--- Records for processing Enclosed Below ---
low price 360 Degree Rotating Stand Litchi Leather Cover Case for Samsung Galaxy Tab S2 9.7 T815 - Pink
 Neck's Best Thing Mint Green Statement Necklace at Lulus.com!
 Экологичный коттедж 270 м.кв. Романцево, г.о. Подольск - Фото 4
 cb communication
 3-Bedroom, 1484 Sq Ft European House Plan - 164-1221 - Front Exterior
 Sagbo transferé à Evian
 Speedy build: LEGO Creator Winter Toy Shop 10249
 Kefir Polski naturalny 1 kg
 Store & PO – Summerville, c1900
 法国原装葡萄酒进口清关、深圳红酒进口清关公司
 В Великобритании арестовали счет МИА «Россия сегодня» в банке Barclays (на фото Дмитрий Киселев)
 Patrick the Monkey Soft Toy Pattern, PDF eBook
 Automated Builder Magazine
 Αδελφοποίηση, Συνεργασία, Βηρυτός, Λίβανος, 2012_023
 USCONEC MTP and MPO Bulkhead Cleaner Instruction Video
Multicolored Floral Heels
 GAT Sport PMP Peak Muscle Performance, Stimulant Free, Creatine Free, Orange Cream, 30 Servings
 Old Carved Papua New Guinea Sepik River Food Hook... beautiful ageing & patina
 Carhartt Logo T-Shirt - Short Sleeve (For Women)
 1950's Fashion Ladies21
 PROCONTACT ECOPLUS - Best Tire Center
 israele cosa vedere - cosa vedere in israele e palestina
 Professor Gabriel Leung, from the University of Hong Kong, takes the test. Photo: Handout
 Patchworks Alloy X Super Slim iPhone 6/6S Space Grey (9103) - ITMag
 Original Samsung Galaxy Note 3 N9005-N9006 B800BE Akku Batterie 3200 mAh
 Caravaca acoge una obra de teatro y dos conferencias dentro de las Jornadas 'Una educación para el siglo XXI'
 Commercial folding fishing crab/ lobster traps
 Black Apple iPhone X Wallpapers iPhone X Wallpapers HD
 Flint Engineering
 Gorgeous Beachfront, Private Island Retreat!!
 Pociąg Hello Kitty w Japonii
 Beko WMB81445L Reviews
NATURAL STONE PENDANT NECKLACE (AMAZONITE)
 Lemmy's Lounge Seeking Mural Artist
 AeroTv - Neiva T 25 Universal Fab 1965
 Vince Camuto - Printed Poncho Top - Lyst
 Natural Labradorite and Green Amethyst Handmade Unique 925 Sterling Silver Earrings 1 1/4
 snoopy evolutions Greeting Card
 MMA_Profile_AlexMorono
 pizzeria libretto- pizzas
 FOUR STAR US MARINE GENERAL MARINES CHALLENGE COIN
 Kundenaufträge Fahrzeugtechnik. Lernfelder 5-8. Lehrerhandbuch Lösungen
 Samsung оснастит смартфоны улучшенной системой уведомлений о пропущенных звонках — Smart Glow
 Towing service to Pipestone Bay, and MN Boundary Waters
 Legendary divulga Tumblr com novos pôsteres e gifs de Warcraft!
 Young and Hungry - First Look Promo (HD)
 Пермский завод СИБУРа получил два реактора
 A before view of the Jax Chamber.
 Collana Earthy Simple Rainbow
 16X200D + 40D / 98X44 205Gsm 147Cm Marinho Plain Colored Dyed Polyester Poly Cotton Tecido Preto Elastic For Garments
--- End of Enclosed Records for processing ---
**Required work**
Please transcribe all of the data above exactly.

**Your solution**
low price 360 Degree Rotating Stand Litchi Leather Cover Case for Samsung Galaxy Tab S2 9.7 T815 - Pink
 Neck's Best Thing Mint Green Statement Necklace at Lulus.com!
 Экологичный коттедж 270 м.кв. Романцево, г.о. Подольск - Фото 4
 cb communication
 3-Bedroom, 1484 Sq Ft European House Plan - 164-1221 - Front Exterior
 Sagbo transferé à Evian
 Speedy build: LEGO Creator Winter Toy Shop 10249
 Kefir Polski naturalny 1 kg
 Store & PO – Summerville, c1900
 法国原装葡萄酒进口清关、深圳红酒进口清关公司
 В Великобритании арестовали счет МИА «Россия сегодня» в банке Barclays (на фото Дмитрий Киселев)
 Patrick the Monkey Soft Toy Pattern, PDF eBook
 Automated Builder Magazine
 Αδελφοποίηση, Συνεργασία, Βηρυτός, Λίβανος, 2012_023
 USCONEC MTP and MPO Bulkhead Cleaner Instruction Video
Multicolored Floral Heels
 GAT Sport PMP Peak Muscle Performance, Stimulant Free, Creatine Free, Orange Cream, 30 Servings
 Old Carved Papua New Guinea Sepik River Food Hook... beautiful ageing & patina
 Carhartt Logo T-Shirt - Short Sleeve (For Women)
 1950's Fashion Ladies21
 PROCONTACT ECOPLUS - Best Tire Center
 israele cosa vedere - cosa vedere in israele e palestina
 Professor Gabriel Leung, from the University of Hong Kong, takes the test. Photo: Handout
 Patchworks Alloy X Super Slim iPhone 6/6S Space Grey (9103) - ITMag
 Original Samsung Galaxy Note 3 N9005-N9006 B800BE Akku Batterie 3200 mAh
 Caravaca acoge una obra de teatro y dos conferencias dentro de las Jornadas 'Una educación para el siglo XXI'
 Commercial folding fishing crab/ lobster traps
 Black Apple iPhone X Wallpapers iPhone X Wallpapers HD
 Flint Engineering
 Gorgeous Beachfront, Private Island Retreat!!
 Pociąg Hello Kitty w Japonii
 Beko WMB81445L Reviews
NATURAL STONE PENDANT NECKLACE (AMAZONITE)
 Lemmy's Lounge Seeking Mural Artist
 AeroTv - Neiva T 25 Universal Fab 1965
 Vince Camuto - Printed Poncho Top - Lyst
 Natural Labradorite and Green Amethyst Handmade Unique 925 Sterling Silver Earrings 1 1/4
 snoopy evolutions Greeting Card
 MMA_Profile_AlexMorono
 pizzeria libretto- pizzas
 FOUR STAR US MARINE GENERAL MARINES CHALLENGE COIN
 Kundenaufträge Fahrzeugtechnik. Lernfelder 5-8. Lehrerhandbuch Lösungen
 Samsung оснастит смартфоны улучшенной системой уведомлений о пропущенных звонках — Smart Glow
 Towing service to Pipestone Bay, and MN Boundary Waters
 Legendary divulga Tumblr com novos pôsteres e gifs de Warcraft!
 Young and Hungry - First Look Promo (HD)
 Пермский завод СИБУРа получил два реактора
 A before view of the Jax Chamber.
 Collana Earthy Simple Rainbow
 16X200D + 40D / 98X44 205Gsm 147Cm Marinho Plain Colored Dyed Polyester Poly Cotton Tecido Preto Elastic For Garments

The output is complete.